In the absence of a univocal definition of heart failure and its severity, we decided to limit our study to patients with a clinically-relevant left ventricular systolic dysfunction, assessed according to standard echocardiographic parameters. Moreover, in order to clarify whether shifts in cytokines profile were also present in the early stages of the left ventricular dysfunction, we included in our study also patients with a left ventricular dysfunction, caused by an acute myocardial infarction (AMI). We assumed that these patients had normal levels of circulating cytokines before the infarction. However, it is possible that some shifts are also induced by inflammatory processes of an acute myocardial infarction and not merely by left ventricular dysfunction.

2. Materials And Methods

---

For this study we recruited 44 patients, admitted to our department (male to female ratio 6,33), ranging from 40 to 80 years, mean age 61, SD 9,8, suffering from different cardiac diseases.

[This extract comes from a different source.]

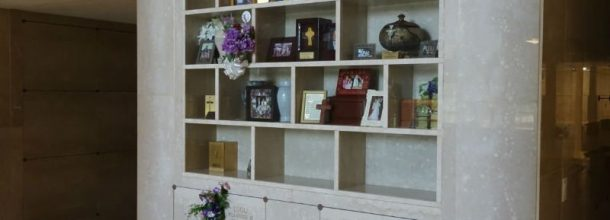 shelves in a mausoleum with flowers and ribbons from visitors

The inclusion criteria were the presence of dilated cardiomyopathy (according to the WHO criteria), valvular heart disease and post-ischemic cardiomyopathy (previous MI older than 6 months). We also included in the study a group of patients with acute myocardial infarction (AMI), who were hospitalized at the same time.

As assessed by echocardiography, systolic LV function was impaired in all the included patients even when excluding heart diseases beyond those matching the inclusion conditions. All patients, except for those with AMI, were admitted on the grounds of unsatisfactory cardiac conditions (moderate dyspnoea on exertion and reduced effort tolerability). The patients were compared to 29 healthy subjects (anamnestically no signs of diseases, negative physical examination and ECG), non age-matched (13 males and 16 females, ranging between 20 and 63 years with a mean age of 30,2 years, SD 13.67). The Ethical Committee of the University of Padua approved the study; an informed consent was obtained from each patient.

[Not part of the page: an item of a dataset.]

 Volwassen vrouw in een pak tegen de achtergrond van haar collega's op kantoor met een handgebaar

All patients were submitted to a detailed anamnesis, physical examination, ECG, and a routine laboratory analysis. The cardiac functional impairment was graded according to the NYHA class; the non-invasive hemodynamic evaluation was obtained by the standard 2D echocardiogram. The left ventricular systolic dysfunction was diagnosed on the basis of an ejection fraction below 55%, although 90% of patients had values below 45%. Patients with a relevant liver or kidney dysfunction, or with other major acute pathologies, such as sepsis, end stage tumours etc. were not included in the study. None of the patients had fever (body temperature >37°C) or diarrhea during sampling. At the moment of hospitalization, all patients with a chronic left ventricular dysfunction were receiving oral therapy, consisting of ACE inhibitors and diuretics. Patients with AMI did not receive any intravenous therapy during sampling.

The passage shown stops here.